Guiding Principles for Creating a Human Brand
Internal culture: A human brand encourages counterintuitive mindsets
- Stop thinking of a brand as a brand. A brand is made up of people—from recruitment to the call center, from marketing to the C-suite—who come in daily to contribute to the higher purpose of the organization. That means brand is a being, not a thing. Rather than a static, singular monolith, treat a brand as a living, breathing entity. One that’s constantly moving and improving itself. It’s not just a company. It’s a vehicle for meaning.
- Redefine roles. Building human brands means redefining what we do for a living. We’re not strategists. We’re empathizers. We’re not directing projects, we’re bulldozing roadblocks. We’re not designing, we’re constructing meaning through beauty. By looking at our own contributions in a more human way, we can approach brands with the same mentality.

— DATA SUPPLIED —
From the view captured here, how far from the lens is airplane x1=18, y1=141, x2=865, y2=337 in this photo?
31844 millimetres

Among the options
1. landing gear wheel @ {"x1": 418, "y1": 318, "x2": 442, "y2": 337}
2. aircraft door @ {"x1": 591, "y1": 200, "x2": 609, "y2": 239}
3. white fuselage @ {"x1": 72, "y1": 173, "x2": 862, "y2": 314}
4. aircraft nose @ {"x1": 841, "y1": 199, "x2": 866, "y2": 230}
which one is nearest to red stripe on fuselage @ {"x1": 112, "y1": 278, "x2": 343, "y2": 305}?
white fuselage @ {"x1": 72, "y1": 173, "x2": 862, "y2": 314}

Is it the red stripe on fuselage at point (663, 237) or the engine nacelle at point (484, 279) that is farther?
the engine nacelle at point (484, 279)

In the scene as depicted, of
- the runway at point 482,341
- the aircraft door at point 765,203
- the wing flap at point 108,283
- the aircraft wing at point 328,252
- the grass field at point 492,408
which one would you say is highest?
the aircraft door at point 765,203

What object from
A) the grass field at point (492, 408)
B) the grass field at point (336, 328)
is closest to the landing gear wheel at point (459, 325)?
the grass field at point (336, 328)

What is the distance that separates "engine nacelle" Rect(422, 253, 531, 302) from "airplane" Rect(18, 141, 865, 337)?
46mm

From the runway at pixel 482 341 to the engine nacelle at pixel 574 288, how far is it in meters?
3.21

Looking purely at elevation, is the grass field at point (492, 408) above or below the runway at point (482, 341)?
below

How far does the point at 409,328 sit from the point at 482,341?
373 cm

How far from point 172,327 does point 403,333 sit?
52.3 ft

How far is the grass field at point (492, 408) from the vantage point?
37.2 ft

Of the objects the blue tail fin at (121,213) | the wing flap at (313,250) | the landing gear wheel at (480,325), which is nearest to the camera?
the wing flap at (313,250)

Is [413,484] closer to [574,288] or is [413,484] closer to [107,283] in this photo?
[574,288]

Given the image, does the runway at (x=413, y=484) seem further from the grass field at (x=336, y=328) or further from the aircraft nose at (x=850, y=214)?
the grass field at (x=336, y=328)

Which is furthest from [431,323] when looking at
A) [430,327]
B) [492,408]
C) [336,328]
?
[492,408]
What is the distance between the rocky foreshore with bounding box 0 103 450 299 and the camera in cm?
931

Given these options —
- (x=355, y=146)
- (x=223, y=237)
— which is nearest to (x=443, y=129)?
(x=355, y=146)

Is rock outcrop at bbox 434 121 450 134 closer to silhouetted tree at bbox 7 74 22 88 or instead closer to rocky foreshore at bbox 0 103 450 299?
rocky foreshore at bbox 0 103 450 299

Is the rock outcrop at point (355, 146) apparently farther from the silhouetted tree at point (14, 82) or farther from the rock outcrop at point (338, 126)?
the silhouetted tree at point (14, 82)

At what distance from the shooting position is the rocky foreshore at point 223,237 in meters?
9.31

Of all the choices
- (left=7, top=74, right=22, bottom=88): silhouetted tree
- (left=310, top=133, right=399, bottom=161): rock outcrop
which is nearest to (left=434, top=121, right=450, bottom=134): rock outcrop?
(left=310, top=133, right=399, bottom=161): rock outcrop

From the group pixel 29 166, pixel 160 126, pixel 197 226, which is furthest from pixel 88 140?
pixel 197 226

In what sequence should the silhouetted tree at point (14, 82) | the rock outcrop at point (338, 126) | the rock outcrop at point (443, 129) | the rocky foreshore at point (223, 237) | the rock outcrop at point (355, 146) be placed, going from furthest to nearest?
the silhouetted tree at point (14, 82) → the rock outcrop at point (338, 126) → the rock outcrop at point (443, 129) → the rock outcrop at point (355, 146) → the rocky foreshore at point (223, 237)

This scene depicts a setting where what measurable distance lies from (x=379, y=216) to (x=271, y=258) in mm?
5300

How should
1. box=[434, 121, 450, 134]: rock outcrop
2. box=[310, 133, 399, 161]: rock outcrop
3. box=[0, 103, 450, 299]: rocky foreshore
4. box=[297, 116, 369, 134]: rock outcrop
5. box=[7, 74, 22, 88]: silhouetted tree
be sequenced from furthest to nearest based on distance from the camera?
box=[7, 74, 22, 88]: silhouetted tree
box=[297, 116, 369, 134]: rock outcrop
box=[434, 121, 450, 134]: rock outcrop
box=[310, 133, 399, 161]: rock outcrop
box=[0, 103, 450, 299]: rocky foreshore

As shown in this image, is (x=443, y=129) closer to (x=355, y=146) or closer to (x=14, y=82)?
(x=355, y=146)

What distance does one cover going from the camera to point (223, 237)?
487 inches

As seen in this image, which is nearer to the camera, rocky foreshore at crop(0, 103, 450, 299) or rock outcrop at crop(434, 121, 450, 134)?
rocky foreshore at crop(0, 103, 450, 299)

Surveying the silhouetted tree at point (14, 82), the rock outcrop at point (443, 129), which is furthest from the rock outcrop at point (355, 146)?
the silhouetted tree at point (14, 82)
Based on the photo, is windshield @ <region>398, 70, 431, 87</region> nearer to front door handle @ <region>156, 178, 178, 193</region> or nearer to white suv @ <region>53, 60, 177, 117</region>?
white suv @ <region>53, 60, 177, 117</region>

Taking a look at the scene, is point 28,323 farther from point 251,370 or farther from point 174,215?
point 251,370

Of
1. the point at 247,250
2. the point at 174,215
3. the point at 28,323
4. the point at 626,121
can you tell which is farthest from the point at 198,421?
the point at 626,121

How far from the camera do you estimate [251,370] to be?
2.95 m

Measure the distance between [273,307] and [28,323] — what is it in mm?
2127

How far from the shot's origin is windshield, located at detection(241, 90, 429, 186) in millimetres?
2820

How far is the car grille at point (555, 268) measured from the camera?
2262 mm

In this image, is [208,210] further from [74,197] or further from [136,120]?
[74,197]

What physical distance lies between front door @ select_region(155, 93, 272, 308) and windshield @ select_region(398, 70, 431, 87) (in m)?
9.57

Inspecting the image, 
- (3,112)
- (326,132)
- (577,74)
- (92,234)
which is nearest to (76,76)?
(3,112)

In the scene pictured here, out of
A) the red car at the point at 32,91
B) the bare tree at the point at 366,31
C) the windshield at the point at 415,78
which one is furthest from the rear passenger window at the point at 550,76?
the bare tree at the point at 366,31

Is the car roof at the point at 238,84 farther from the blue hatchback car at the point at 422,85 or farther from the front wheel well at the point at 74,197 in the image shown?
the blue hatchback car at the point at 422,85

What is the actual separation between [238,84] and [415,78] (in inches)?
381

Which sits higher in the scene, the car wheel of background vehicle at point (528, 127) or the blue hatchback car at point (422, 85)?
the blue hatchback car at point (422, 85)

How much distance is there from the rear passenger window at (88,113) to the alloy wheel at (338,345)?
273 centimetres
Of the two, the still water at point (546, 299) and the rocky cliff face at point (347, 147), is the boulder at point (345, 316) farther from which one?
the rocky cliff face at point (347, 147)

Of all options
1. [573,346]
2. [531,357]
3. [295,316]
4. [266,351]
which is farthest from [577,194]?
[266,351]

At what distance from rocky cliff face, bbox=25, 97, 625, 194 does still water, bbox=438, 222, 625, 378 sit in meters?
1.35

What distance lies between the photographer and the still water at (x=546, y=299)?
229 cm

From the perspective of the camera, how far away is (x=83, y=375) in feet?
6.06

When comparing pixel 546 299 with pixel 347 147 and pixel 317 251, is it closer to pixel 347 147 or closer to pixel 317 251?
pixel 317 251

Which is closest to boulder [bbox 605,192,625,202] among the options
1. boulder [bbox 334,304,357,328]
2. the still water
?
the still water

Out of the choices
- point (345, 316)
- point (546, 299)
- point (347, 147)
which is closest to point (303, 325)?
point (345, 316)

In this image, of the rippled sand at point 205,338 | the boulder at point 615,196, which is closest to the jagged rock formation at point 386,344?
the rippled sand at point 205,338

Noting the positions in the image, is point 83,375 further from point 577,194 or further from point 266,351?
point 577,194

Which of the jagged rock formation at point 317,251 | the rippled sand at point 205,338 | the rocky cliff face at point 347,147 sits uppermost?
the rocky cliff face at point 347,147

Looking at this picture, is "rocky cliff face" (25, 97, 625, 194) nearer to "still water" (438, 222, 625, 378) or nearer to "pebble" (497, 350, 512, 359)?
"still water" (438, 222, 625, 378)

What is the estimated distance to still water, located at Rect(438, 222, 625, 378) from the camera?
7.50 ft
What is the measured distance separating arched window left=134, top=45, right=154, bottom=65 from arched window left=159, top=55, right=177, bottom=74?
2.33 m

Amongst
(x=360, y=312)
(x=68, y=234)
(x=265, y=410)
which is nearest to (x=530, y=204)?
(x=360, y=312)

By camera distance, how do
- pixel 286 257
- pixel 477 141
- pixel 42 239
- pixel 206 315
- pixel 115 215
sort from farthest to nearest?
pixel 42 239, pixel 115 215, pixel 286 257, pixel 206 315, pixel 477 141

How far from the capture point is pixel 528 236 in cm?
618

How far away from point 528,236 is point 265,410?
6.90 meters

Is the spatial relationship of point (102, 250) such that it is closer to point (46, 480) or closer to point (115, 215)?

— THE EXERCISE —
Please repeat word for word the part of the guiding principles for a human brand that opens with the words containing "Guiding Principles for" and closes with "vehicle for meaning.".

— FINISHED ANSWER —
Guiding Principles for Creating a Human Brand
Internal culture: A human brand encourages counterintuitive mindsets
- Stop thinking of a brand as a brand. A brand is made up of people—from recruitment to the call center, from marketing to the C-suite—who come in daily to contribute to the higher purpose of the organization. That means brand is a being, not a thing. Rather than a static, singular monolith, treat a brand as a living, breathing entity. One that’s constantly moving and improving itself. It’s not just a company. It’s a vehicle for meaning.